The video is called ‘Steps To The Top’ and it contains Ropelato dishing out hundreds of high fives, fist bumps and autographs to fans, spectators and kids.
Amidst the rapid-cut off-bike spectator-interaction bits there’s some great POV riding featured in this video too. Dual descender racing, gnarly Garbanzo DH crashing, the Whip Off World Champs, the Canadian Open DH and the Ultimate Pump Track Challenge (which Ropelato wins).

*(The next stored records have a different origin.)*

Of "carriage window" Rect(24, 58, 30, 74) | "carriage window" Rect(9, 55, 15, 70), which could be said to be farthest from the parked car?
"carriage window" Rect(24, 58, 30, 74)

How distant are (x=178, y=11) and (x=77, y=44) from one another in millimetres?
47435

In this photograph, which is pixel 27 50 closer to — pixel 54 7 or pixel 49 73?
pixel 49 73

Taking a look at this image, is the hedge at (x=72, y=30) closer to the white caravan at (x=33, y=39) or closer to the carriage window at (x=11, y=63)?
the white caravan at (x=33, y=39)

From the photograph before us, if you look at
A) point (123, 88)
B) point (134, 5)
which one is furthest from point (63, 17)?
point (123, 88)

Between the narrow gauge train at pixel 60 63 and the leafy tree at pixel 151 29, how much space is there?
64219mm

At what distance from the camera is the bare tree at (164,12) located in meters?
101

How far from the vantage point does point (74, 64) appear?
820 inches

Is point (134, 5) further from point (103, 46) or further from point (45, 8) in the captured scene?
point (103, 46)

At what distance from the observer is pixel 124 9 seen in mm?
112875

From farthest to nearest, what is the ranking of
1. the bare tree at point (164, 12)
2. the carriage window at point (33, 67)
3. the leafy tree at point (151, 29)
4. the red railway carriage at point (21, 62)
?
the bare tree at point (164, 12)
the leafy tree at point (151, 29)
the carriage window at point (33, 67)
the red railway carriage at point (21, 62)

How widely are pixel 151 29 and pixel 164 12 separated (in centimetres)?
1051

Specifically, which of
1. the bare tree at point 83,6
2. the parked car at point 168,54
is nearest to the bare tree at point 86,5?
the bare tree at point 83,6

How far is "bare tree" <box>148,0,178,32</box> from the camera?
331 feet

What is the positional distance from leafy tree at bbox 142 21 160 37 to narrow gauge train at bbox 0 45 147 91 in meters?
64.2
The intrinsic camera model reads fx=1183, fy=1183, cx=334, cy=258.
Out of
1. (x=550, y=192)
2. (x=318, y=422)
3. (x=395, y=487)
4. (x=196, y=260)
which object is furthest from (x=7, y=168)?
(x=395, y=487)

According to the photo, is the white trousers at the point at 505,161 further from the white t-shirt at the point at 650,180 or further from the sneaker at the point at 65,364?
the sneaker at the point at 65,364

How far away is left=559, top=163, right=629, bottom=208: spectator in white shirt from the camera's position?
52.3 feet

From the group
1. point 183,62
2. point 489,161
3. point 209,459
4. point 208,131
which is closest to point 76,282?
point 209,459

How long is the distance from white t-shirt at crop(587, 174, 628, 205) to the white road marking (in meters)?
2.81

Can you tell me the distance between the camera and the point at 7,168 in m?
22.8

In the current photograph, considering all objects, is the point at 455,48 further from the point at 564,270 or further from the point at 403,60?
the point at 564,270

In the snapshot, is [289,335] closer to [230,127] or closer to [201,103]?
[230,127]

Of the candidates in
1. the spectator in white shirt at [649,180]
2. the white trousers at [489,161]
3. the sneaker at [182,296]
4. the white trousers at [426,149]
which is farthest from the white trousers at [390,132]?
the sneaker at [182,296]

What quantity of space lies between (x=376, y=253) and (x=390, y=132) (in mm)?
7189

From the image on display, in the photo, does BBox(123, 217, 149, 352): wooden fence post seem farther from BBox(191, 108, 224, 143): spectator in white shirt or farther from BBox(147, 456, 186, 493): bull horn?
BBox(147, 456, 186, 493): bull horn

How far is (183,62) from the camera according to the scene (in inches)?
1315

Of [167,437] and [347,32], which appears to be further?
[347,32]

SRAM say: “Yeah, ‘Fun on a bicycle’ sounds like an anemic primary-school physical-exercise campaign, or something you’d see on a bike company poster from the late 1800s. And when you hear a professional athlete say the word fun — as in, ‘I’m just trying to have fun out there’ — you usually wonder if they should’ve practiced something, anything, more intelligent to say. You wonder if the scared witless, nervous tick of talking about fun actually fools them, because it sure doesn’t fool you. Or you want to slash their tires because, while you’re formatting another column in a spreadsheet, they are ‘just out here having fun, dude.’
“There are, however, riders who truly, simply, live for the act of riding itself. These riders forever pedal with the same professional innocence as a preschooler who’s just unlocked the magic of two wheels. For these riders, fun is not prepared speech or a marketing blurb, but rather one of life’s necessities. Like air, water, food.
“You probably can’t ride just like Mitch. And it doesn’t matter. Not to him. And it shouldn’t to you. You can be a kid as long as you want, and be like Mitch when you remember to have fun. Fun on a bicycle.”